**Task prompt**
Pull out every line of the items below that contains the word "black". Letter case matters.

____________

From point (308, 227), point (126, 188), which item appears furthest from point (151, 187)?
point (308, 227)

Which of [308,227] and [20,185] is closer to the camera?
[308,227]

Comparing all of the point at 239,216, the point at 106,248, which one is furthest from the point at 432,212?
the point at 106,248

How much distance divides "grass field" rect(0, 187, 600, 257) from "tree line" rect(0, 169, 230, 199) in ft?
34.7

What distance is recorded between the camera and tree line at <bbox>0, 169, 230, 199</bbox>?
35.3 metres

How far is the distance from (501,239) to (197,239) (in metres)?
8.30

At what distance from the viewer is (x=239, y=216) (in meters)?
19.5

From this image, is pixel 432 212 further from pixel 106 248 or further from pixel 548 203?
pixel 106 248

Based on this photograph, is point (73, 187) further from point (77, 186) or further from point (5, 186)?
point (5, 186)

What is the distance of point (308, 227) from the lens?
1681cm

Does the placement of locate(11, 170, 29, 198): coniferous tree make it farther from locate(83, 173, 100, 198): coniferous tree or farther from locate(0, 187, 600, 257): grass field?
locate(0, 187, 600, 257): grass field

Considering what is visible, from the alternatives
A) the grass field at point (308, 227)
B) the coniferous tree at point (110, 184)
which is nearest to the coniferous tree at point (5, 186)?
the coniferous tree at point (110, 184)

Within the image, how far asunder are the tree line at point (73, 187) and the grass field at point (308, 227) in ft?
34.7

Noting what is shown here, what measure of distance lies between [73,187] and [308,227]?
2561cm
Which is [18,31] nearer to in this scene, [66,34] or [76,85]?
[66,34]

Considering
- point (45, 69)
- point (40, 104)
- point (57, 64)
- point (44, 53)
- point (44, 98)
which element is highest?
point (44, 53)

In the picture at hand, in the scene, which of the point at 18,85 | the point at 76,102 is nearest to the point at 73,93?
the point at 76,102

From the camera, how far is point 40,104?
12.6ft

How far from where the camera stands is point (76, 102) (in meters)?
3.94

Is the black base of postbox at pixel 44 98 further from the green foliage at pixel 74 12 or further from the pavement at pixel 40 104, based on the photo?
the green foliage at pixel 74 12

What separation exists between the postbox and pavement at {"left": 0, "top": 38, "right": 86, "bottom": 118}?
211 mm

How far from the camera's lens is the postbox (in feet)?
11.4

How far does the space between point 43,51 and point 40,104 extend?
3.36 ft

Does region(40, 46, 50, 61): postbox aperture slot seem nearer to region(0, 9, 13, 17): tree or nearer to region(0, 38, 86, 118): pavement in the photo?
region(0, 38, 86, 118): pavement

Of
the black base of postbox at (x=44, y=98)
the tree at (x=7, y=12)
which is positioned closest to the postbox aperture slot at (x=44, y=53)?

____________

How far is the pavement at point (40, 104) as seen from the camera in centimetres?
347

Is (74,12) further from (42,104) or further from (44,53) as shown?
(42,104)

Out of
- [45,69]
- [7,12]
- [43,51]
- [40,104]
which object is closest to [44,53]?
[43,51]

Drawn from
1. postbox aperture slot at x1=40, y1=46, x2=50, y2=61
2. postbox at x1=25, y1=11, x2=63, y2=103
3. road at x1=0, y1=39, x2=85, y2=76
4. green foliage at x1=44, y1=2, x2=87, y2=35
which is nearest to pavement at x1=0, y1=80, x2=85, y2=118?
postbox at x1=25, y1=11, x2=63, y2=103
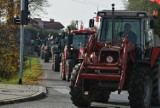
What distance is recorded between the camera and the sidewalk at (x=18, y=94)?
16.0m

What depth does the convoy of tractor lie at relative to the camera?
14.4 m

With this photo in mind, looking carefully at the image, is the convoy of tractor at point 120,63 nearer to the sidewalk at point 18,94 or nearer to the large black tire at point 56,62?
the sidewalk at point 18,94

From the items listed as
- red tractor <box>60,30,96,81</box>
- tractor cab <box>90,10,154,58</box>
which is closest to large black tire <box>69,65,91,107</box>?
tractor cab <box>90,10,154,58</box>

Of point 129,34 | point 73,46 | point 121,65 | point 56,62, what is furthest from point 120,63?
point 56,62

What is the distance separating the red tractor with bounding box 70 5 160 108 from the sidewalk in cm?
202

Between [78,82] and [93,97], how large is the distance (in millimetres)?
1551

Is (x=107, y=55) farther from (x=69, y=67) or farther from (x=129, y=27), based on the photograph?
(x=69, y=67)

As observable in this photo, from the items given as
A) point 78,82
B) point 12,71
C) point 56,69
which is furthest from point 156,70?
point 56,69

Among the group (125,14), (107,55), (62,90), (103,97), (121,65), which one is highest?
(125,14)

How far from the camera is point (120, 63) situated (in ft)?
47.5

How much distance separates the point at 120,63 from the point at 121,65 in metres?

____________

**Final result**
Is the black base of postbox at pixel 44 98 further from the green foliage at pixel 74 12 or further from the pavement at pixel 40 104, based on the photo?
the black base of postbox at (x=44, y=98)
With this photo in mind, looking carefully at the image, is the convoy of tractor at point 120,63 nearer to the sidewalk at point 18,94 or nearer to the large black tire at point 56,62?
which is closest to large black tire <box>69,65,91,107</box>?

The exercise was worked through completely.